Living Theatre:
Paradise Now
Publicado
em novembro 15, 2011
Rodrigo de Araújo
O
grupo teatral “The Living Theatre” foi fundado em Nova Iorque em 1947
pelo ator e pintor expressionista Julian Beck e a atriz Judith
Malina. O grupo estudou, concebeu e difundiu uma nova forma de se fazer
teatro, ou melhor de vivê-lo. Durante sua trajetória, foram encenadas mais de
oitenta peças em oito idiomas nos quatro cantos do mundo, somando ao todo 25
países participados.
O que o grupo fez foi aliar o encorpado
teatro político de Bretch e de Piscator ao seus anseios de transformação
social, criando uma forma de teatro radical, pertencente à contracultura
sessentista americana. Devido a isto, foram muito criticados por dramaturgos e
teatrólogos de renome. Um de seus maiores críticos foi o grande diretor polonês
Grotowski.
O
termo happening surgiu pela crítica para definir o que
acontecia com o novo teatro americano. Na “Black Mountain College” na Carolina
do Norte em 1952, o Living mostrava o poder vanguardista de
suas criações, fazendo uma das primeiras apresentações intermídias da história.
Uma mistura de projeção de película com sinais luminosos e sonoros e olfativos
invadia o lugar, causando espanto e admiração.
A
proposta do Living era a de inserir a platéia de forma inevitável e profunda em
suas apresentações, negando as formas convencionais de uma dramaturgia
roteirística e aristotélica, contendo princípio, meio e fim.

TAREFA CURTA – Modifique o trecho do texto sobre o Living Theatre que começa nas palavras "O que o grupo" e termina depois de "intermídias da história.", trocando "vanguardista" por "inovador". A listagem não tem relação com este exercício.

DADOS –
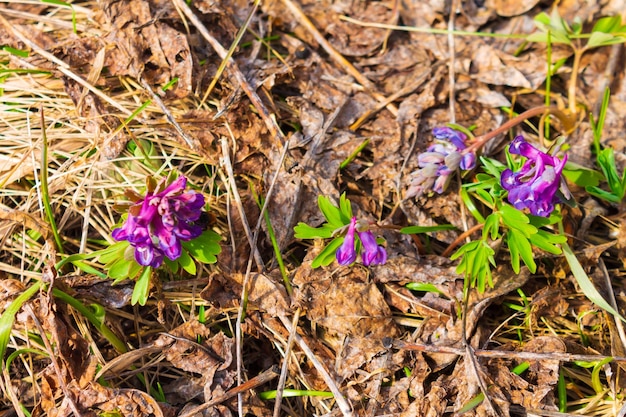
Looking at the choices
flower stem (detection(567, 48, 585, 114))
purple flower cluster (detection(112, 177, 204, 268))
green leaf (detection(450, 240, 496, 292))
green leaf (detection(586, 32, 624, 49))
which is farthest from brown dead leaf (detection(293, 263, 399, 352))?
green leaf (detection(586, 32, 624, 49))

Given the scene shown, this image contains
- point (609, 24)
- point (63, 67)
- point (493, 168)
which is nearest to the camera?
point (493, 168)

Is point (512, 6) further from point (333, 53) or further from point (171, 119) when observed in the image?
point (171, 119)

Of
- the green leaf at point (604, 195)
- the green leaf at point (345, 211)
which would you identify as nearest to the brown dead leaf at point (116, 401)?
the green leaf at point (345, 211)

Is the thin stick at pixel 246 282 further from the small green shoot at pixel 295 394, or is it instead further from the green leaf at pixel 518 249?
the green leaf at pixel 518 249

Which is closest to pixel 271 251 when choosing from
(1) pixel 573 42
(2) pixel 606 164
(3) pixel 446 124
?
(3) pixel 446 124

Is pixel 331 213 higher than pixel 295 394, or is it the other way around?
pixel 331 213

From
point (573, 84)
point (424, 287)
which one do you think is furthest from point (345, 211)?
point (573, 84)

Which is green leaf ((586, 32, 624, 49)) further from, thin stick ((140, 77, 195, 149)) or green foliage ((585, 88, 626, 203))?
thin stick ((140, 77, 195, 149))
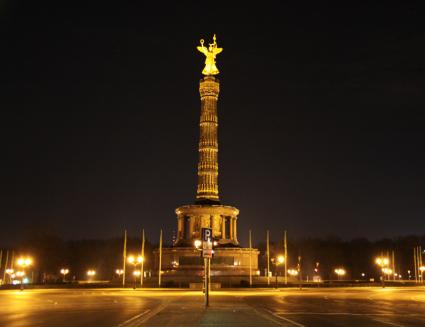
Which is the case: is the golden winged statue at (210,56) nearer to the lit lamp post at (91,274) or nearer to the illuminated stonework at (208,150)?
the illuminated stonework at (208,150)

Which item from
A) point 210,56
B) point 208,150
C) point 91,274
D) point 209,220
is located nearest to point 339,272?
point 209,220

--

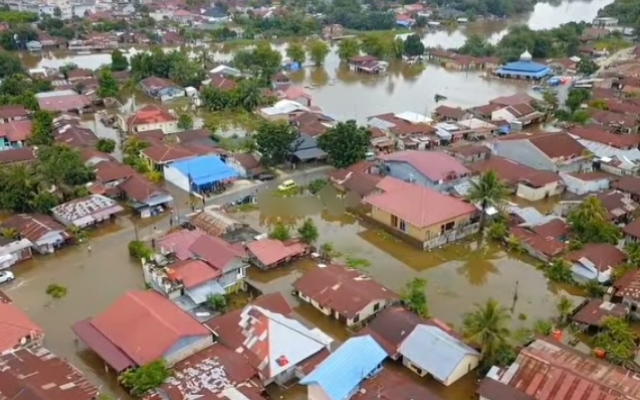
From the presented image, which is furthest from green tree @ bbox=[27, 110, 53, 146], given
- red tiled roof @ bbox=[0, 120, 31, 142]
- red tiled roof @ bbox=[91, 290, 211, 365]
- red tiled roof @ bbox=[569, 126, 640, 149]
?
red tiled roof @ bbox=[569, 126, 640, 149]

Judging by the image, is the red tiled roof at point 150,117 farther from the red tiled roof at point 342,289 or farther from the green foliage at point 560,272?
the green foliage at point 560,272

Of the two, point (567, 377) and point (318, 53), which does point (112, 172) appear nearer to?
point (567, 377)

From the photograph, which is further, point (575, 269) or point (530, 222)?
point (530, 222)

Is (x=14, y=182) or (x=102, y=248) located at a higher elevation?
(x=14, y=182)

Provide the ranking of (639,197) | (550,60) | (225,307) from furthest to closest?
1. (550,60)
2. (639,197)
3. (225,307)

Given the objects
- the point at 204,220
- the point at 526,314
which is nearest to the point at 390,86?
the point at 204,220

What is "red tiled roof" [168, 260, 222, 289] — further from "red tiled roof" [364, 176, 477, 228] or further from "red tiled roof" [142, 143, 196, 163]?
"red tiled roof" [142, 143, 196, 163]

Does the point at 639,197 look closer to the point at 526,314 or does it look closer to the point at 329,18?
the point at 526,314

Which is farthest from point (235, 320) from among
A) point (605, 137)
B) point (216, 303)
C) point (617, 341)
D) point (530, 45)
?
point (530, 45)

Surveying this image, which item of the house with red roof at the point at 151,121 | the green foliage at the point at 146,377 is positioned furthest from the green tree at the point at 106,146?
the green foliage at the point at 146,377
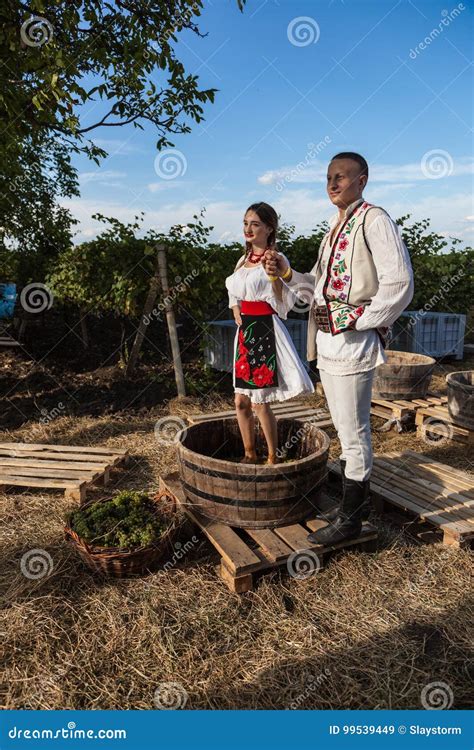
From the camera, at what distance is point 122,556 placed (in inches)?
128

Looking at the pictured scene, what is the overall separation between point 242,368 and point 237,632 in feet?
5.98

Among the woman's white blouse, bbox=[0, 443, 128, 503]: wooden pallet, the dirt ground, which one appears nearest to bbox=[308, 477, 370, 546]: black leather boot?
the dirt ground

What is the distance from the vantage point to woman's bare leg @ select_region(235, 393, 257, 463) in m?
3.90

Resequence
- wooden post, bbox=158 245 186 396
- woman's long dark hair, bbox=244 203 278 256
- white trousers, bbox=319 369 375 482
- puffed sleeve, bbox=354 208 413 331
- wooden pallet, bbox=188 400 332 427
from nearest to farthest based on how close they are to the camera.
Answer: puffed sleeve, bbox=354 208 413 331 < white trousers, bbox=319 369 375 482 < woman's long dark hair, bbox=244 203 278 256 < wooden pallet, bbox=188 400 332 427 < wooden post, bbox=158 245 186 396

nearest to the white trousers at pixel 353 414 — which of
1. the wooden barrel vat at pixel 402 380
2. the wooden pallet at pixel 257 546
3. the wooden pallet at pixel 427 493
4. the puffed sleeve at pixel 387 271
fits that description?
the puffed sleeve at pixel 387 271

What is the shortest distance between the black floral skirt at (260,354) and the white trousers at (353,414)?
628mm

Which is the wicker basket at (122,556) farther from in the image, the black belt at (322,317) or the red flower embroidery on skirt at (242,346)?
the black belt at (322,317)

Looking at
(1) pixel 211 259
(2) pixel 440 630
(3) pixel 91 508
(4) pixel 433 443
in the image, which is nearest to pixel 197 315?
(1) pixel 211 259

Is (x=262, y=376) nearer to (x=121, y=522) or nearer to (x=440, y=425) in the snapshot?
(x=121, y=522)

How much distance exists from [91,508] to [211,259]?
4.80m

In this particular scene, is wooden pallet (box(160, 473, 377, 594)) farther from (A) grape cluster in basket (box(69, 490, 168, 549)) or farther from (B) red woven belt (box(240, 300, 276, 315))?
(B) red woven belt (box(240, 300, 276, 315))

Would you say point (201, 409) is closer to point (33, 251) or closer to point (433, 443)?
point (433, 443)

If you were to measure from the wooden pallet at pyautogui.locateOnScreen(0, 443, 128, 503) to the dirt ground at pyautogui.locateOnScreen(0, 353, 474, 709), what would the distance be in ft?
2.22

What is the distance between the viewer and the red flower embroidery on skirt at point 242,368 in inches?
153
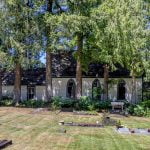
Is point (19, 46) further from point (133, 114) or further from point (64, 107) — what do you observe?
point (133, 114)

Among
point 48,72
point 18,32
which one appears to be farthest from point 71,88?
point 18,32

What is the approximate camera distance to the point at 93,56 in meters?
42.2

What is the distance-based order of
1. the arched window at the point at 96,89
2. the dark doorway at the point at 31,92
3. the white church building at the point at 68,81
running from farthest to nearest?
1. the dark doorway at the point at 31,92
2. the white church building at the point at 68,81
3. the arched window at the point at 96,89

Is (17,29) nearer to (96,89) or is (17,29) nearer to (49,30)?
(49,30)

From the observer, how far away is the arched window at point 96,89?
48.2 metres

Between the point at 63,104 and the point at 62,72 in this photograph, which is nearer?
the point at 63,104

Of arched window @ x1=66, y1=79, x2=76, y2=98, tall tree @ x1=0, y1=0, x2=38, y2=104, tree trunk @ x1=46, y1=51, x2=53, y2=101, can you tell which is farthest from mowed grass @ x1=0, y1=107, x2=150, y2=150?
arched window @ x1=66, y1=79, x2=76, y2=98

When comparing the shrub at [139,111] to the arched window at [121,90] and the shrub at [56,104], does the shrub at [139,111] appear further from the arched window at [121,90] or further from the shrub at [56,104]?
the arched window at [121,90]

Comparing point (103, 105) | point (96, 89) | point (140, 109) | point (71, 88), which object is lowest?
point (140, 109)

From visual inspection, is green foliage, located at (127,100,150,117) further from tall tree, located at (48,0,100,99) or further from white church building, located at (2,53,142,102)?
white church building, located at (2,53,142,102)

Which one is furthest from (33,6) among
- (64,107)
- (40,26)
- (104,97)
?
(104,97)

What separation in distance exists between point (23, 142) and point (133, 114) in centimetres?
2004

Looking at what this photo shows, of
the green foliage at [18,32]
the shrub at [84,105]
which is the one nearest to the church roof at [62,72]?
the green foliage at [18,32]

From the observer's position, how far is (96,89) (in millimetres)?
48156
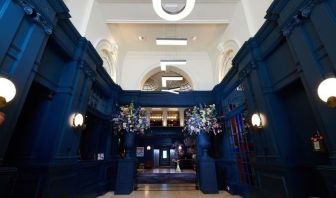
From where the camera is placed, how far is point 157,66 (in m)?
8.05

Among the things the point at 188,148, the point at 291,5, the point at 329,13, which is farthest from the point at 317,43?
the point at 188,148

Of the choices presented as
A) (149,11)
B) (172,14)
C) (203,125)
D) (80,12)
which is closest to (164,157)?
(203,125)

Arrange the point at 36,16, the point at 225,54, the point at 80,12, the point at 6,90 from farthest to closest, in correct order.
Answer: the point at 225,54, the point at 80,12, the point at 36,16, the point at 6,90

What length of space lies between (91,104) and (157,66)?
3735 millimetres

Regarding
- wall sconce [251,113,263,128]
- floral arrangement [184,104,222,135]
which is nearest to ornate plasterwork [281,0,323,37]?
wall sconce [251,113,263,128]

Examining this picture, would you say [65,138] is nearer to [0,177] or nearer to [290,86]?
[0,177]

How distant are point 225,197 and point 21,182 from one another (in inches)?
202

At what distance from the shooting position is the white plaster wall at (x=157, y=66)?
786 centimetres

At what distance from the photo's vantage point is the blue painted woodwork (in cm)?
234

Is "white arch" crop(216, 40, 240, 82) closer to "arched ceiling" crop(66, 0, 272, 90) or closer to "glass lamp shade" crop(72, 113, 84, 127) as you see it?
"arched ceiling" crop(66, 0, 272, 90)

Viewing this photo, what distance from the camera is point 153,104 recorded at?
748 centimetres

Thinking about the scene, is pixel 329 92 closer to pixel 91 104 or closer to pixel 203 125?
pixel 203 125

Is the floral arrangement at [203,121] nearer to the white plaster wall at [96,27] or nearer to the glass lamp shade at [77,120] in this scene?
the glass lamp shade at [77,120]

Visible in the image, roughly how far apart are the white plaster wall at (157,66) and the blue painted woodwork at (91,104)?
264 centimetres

...

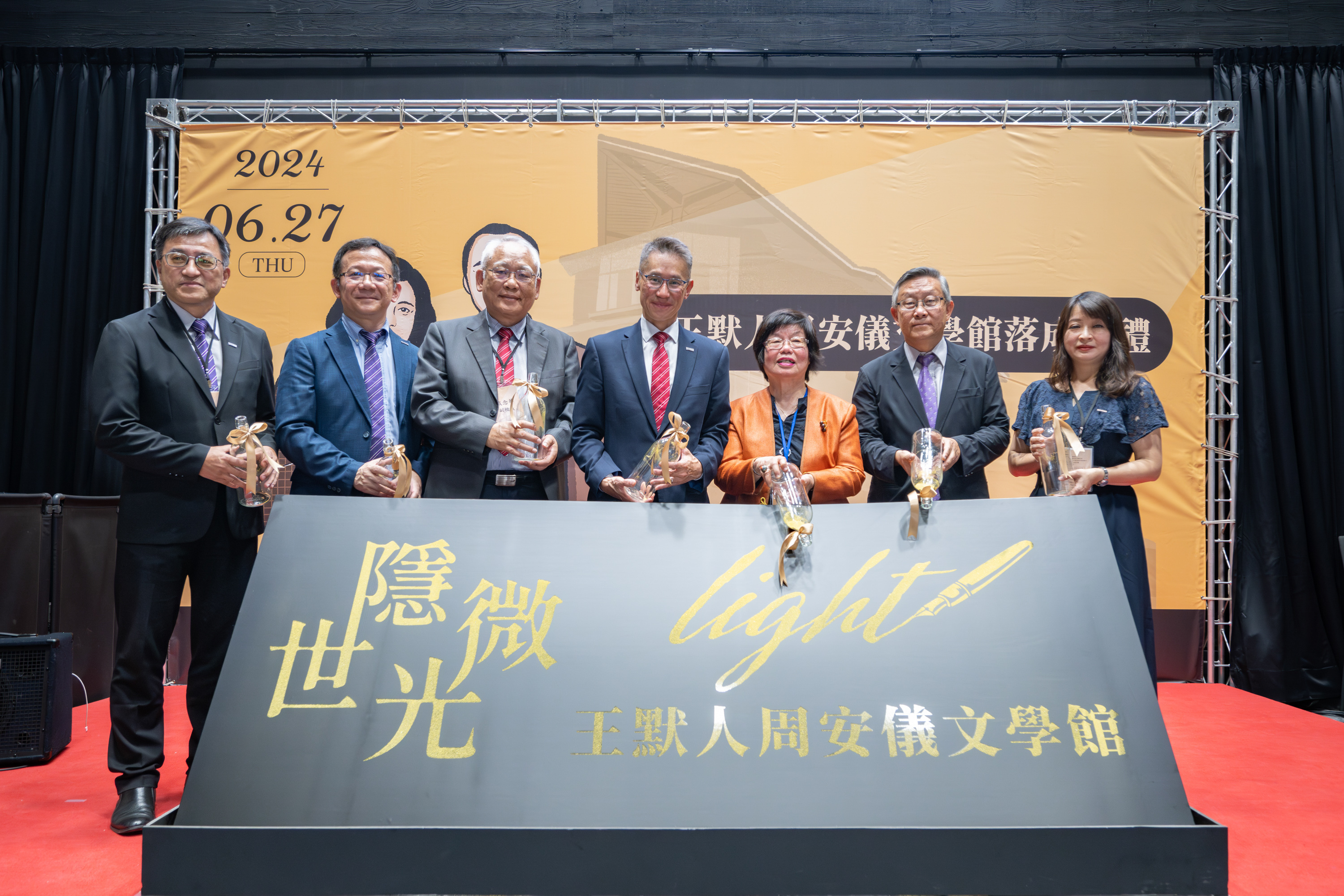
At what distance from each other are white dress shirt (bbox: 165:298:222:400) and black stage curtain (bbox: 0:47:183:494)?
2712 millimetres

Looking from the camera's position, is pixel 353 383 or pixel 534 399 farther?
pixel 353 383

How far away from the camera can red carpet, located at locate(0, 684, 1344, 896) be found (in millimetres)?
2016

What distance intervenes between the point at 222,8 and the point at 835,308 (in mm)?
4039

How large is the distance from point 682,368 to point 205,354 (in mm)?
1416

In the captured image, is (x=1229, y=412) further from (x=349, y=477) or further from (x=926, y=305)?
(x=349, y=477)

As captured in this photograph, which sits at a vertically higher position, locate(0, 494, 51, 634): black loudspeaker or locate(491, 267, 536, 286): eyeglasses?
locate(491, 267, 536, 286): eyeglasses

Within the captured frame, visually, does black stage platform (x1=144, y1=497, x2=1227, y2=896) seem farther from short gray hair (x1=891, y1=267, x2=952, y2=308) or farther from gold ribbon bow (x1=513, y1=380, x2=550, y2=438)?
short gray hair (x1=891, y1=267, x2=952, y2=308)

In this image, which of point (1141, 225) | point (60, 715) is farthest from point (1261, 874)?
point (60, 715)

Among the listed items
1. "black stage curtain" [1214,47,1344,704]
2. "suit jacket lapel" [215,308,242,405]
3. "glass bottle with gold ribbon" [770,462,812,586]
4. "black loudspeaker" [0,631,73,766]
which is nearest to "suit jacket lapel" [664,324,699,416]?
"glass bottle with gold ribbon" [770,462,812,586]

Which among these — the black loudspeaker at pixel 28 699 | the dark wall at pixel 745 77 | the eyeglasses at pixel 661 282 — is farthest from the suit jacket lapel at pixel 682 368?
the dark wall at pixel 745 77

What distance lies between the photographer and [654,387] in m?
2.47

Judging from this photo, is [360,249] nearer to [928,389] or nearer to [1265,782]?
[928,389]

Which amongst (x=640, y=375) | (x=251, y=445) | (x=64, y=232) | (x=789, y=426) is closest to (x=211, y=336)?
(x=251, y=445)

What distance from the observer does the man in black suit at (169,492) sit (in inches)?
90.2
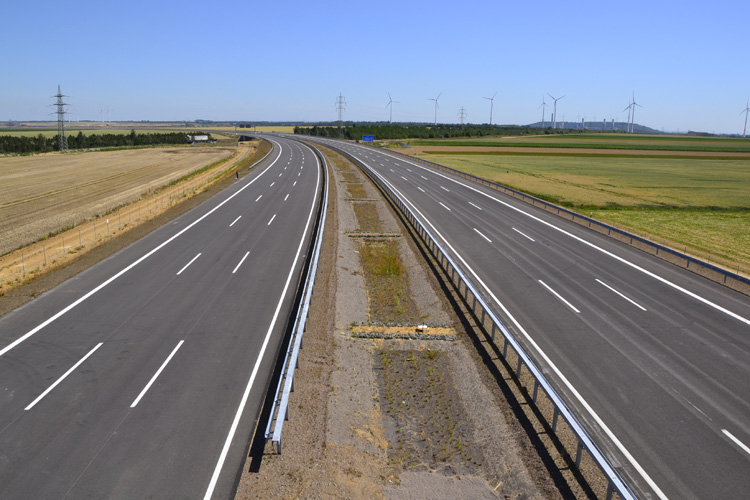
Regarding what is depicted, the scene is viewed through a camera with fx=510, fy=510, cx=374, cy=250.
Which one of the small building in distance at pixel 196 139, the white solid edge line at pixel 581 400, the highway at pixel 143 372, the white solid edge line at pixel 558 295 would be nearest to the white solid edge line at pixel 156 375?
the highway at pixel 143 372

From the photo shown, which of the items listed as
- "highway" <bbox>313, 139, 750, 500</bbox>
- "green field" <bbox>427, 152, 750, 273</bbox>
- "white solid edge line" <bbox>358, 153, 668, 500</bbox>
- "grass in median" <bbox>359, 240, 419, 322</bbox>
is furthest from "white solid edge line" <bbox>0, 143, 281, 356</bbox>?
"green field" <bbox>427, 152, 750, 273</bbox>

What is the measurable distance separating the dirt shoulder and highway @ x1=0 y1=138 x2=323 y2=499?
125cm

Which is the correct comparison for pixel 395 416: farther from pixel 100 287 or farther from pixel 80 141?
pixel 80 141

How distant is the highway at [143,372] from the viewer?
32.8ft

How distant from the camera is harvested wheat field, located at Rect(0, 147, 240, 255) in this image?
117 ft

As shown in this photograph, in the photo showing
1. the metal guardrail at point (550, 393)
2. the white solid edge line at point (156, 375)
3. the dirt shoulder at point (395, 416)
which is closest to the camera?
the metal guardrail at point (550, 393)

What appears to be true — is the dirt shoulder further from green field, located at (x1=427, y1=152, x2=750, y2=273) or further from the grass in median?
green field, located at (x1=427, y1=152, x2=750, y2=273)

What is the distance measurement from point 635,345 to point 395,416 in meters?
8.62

RESPOSTA AO EXERCÍCIO –
O que o grupo fez foi aliar o encorpado
teatro político de Bretch e de Piscator ao seus anseios de transformação
social, criando uma forma de teatro radical, pertencente à contracultura
sessentista americana. Devido a isto, foram muito criticados por dramaturgos e
teatrólogos de renome. Um de seus maiores críticos foi o grande diretor polonês
Grotowski.
O
termo happening surgiu pela crítica para definir o que
acontecia com o novo teatro americano. Na “Black Mountain College” na Carolina
do Norte em 1952, o Living mostrava o poder inovador de
suas criações, fazendo uma das primeiras apresentações intermídias da história.